A word-for-word reproduction of the listing is required.

# [Provided data]
──────────────────────────────

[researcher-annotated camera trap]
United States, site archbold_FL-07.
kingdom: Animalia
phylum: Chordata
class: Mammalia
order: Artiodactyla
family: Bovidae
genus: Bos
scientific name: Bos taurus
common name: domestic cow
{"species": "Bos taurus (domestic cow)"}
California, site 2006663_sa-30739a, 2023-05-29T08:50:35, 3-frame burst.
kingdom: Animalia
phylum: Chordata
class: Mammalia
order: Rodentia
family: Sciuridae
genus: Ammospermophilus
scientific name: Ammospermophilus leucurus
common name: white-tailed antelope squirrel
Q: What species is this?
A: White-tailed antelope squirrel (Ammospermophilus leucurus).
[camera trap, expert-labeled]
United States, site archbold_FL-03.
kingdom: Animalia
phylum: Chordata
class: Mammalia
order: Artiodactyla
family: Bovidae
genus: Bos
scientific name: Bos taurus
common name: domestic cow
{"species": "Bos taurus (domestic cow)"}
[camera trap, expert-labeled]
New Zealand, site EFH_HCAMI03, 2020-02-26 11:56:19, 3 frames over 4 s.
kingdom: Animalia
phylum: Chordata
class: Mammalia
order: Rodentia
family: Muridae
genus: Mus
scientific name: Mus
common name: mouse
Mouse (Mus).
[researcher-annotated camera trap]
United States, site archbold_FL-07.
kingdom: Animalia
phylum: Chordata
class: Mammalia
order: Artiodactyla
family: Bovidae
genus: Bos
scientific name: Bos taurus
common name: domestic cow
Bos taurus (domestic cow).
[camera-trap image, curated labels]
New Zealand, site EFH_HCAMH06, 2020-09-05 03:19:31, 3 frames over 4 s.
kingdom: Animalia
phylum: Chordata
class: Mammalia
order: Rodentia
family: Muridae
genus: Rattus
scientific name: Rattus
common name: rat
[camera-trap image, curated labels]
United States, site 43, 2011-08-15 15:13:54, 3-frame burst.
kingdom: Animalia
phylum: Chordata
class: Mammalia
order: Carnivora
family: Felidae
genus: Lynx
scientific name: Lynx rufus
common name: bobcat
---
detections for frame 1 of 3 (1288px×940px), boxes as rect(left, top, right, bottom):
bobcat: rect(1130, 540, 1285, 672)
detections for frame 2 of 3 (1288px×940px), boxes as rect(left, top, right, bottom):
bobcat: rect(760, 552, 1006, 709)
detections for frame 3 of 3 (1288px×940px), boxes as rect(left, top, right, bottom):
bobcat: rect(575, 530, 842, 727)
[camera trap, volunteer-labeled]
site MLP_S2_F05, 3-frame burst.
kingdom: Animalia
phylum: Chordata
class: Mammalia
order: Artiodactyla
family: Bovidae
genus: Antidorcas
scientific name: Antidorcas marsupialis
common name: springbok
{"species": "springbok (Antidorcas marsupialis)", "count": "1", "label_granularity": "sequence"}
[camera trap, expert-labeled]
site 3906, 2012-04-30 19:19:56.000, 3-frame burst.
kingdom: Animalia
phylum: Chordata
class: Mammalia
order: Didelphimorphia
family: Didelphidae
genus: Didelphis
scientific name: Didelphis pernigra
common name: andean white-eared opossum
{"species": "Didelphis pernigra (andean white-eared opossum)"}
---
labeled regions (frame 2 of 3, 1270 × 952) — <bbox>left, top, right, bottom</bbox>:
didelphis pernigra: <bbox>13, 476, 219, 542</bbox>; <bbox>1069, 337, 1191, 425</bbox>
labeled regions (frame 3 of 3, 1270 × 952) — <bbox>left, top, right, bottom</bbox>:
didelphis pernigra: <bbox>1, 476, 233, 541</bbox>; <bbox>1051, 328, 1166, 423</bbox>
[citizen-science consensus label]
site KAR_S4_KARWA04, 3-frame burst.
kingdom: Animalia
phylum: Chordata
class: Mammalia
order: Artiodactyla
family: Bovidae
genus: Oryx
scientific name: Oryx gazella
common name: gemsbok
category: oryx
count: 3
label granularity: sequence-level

──────────────────────────────

# [Your solution]
[researcher-annotated camera trap]
United States, site archbold_FL-07.
kingdom: Animalia
phylum: Chordata
class: Mammalia
order: Artiodactyla
family: Bovidae
genus: Bos
scientific name: Bos taurus
common name: domestic cow
{"species": "Bos taurus (domestic cow)"}
California, site 2006663_sa-30739a, 2023-05-29T08:50:35, 3-frame burst.
kingdom: Animalia
phylum: Chordata
class: Mammalia
order: Rodentia
family: Sciuridae
genus: Ammospermophilus
scientific name: Ammospermophilus leucurus
common name: white-tailed antelope squirrel
Q: What species is this?
A: White-tailed antelope squirrel (Ammospermophilus leucurus).
[camera trap, expert-labeled]
United States, site archbold_FL-03.
kingdom: Animalia
phylum: Chordata
class: Mammalia
order: Artiodactyla
family: Bovidae
genus: Bos
scientific name: Bos taurus
common name: domestic cow
{"species": "Bos taurus (domestic cow)"}
[camera trap, expert-labeled]
New Zealand, site EFH_HCAMI03, 2020-02-26 11:56:19, 3 frames over 4 s.
kingdom: Animalia
phylum: Chordata
class: Mammalia
order: Rodentia
family: Muridae
genus: Mus
scientific name: Mus
common name: mouse
Mouse (Mus).
[researcher-annotated camera trap]
United States, site archbold_FL-07.
kingdom: Animalia
phylum: Chordata
class: Mammalia
order: Artiodactyla
family: Bovidae
genus: Bos
scientific name: Bos taurus
common name: domestic cow
Bos taurus (domestic cow).
[camera-trap image, curated labels]
New Zealand, site EFH_HCAMH06, 2020-09-05 03:19:31, 3 frames over 4 s.
kingdom: Animalia
phylum: Chordata
class: Mammalia
order: Rodentia
family: Muridae
genus: Rattus
scientific name: Rattus
common name: rat
[camera-trap image, curated labels]
United States, site 43, 2011-08-15 15:13:54, 3-frame burst.
kingdom: Animalia
phylum: Chordata
class: Mammalia
order: Carnivora
family: Felidae
genus: Lynx
scientific name: Lynx rufus
common name: bobcat
---
detections for frame 1 of 3 (1288px×940px), boxes as rect(left, top, right, bottom):
bobcat: rect(1130, 540, 1285, 672)
detections for frame 2 of 3 (1288px×940px), boxes as rect(left, top, right, bottom):
bobcat: rect(760, 552, 1006, 709)
detections for frame 3 of 3 (1288px×940px), boxes as rect(left, top, right, bottom):
bobcat: rect(575, 530, 842, 727)
[camera trap, volunteer-labeled]
site MLP_S2_F05, 3-frame burst.
kingdom: Animalia
phylum: Chordata
class: Mammalia
order: Artiodactyla
family: Bovidae
genus: Antidorcas
scientific name: Antidorcas marsupialis
common name: springbok
{"species": "springbok (Antidorcas marsupialis)", "count": "1", "label_granularity": "sequence"}
[camera trap, expert-labeled]
site 3906, 2012-04-30 19:19:56.000, 3-frame burst.
kingdom: Animalia
phylum: Chordata
class: Mammalia
order: Didelphimorphia
family: Didelphidae
genus: Didelphis
scientific name: Didelphis pernigra
common name: andean white-eared opossum
{"species": "Didelphis pernigra (andean white-eared opossum)"}
---
labeled regions (frame 2 of 3, 1270 × 952) — <bbox>left, top, right, bottom</bbox>:
didelphis pernigra: <bbox>13, 476, 219, 542</bbox>; <bbox>1069, 337, 1191, 425</bbox>
labeled regions (frame 3 of 3, 1270 × 952) — <bbox>left, top, right, bottom</bbox>:
didelphis pernigra: <bbox>1, 476, 233, 541</bbox>; <bbox>1051, 328, 1166, 423</bbox>
[citizen-science consensus label]
site KAR_S4_KARWA04, 3-frame burst.
kingdom: Animalia
phylum: Chordata
class: Mammalia
order: Artiodactyla
family: Bovidae
genus: Oryx
scientific name: Oryx gazella
common name: gemsbok
category: oryx
count: 3
label granularity: sequence-level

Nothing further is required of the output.